## INSTRUCTIONS TO FOLLOW
Reproduce every row below word for word, leaving out the pictures.

==== EXERCISE DATA

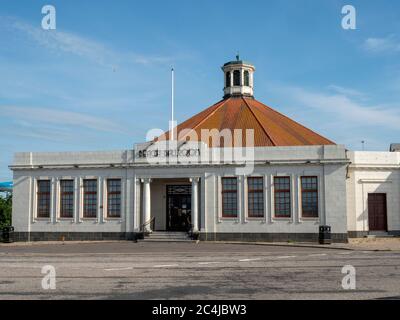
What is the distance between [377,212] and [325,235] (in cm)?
929

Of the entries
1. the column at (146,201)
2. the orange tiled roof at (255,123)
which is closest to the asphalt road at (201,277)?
the column at (146,201)

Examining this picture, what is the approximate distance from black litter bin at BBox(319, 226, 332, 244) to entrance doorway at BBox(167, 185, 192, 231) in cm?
978

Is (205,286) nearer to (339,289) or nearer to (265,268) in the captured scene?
(339,289)

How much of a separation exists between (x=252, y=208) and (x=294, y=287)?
20.0 m

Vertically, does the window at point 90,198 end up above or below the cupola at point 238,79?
below

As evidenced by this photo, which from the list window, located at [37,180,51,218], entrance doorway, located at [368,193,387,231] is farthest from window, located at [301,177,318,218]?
window, located at [37,180,51,218]

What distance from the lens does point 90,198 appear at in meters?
34.3

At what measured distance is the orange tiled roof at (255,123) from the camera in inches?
Result: 1524

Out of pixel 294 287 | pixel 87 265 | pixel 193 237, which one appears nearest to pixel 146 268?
pixel 87 265

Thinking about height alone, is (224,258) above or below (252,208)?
below

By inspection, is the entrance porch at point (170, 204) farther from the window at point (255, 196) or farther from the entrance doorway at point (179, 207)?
the window at point (255, 196)

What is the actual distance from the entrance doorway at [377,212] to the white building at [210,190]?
0.07m

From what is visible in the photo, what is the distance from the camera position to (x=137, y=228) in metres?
33.3

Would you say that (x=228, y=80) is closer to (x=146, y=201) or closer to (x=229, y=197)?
(x=229, y=197)
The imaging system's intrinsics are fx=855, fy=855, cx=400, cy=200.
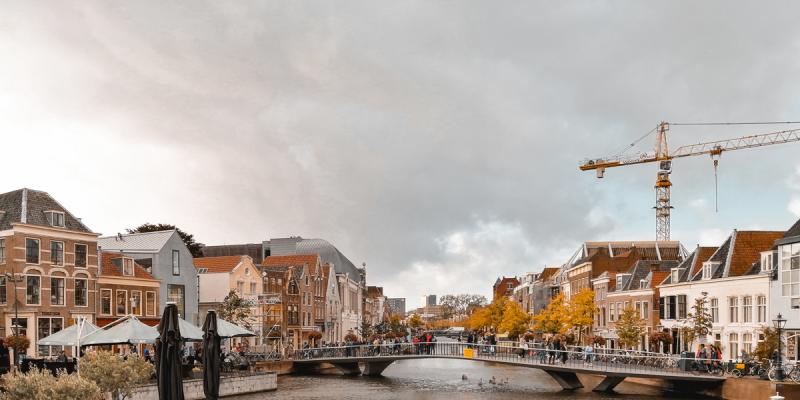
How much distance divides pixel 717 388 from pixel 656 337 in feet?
44.7

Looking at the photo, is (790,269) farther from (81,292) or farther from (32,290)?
(32,290)

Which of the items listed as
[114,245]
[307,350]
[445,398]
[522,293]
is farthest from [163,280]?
[522,293]

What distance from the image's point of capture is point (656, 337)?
62.2m

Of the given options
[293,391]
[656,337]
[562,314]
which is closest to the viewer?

========

## SOLUTION FOR THIS EXERCISE
What is the distance between [377,212] and [325,235] (in cm)?
929

Of the entries
1. the column at (146,201)
2. the orange tiled roof at (255,123)
which is closest to the asphalt road at (201,277)?
the column at (146,201)

Examining this picture, what is the approximate distance from black litter bin at BBox(319, 226, 332, 244) to entrance doorway at BBox(167, 185, 192, 231) in cm?
978

Is (205,286) nearer to (339,289) or nearer to (265,268) in the captured scene?
(339,289)

How much of a separation exists between (x=252, y=208) and (x=294, y=287)?
20.0 m

Vertically, does the window at point 90,198 end up above or below the cupola at point 238,79?
below

As evidenced by this photo, which from the list window, located at [37,180,51,218], entrance doorway, located at [368,193,387,231] is farthest from window, located at [301,177,318,218]?
window, located at [37,180,51,218]

What distance from the lens does point 90,198 appear at in meters?
34.3

At what measured distance is the orange tiled roof at (255,123) from the camera in inches?
Result: 1524

Out of pixel 294 287 | pixel 87 265 | pixel 193 237, which one appears nearest to pixel 146 268?
pixel 87 265

Thinking about height alone, is (224,258) above or below (252,208)?
below

By inspection, is the entrance porch at point (170, 204) farther from the window at point (255, 196) or farther from the entrance doorway at point (179, 207)?
the window at point (255, 196)

What is the actual distance from the entrance doorway at [377,212] to the white building at [210,190]?
0.07m

From what is visible in the photo, what is the distance from the camera position to (x=137, y=228) in metres?
33.3

Would you say that (x=228, y=80) is closer to (x=146, y=201) or closer to (x=229, y=197)?
(x=229, y=197)
The imaging system's intrinsics are fx=855, fy=855, cx=400, cy=200.
How much distance divides pixel 717 388 from pixel 656 337 in feet?
44.7

Looking at the photo, is (790,269) farther from (81,292) or farther from (32,290)?
(32,290)

Which of the items listed as
[114,245]
[307,350]
[445,398]
[522,293]
is farthest from [163,280]?
[522,293]

What distance from the image's point of capture is point (656, 337)?
62.2m

Of the given options
[293,391]
[656,337]
[562,314]
which is closest to the viewer?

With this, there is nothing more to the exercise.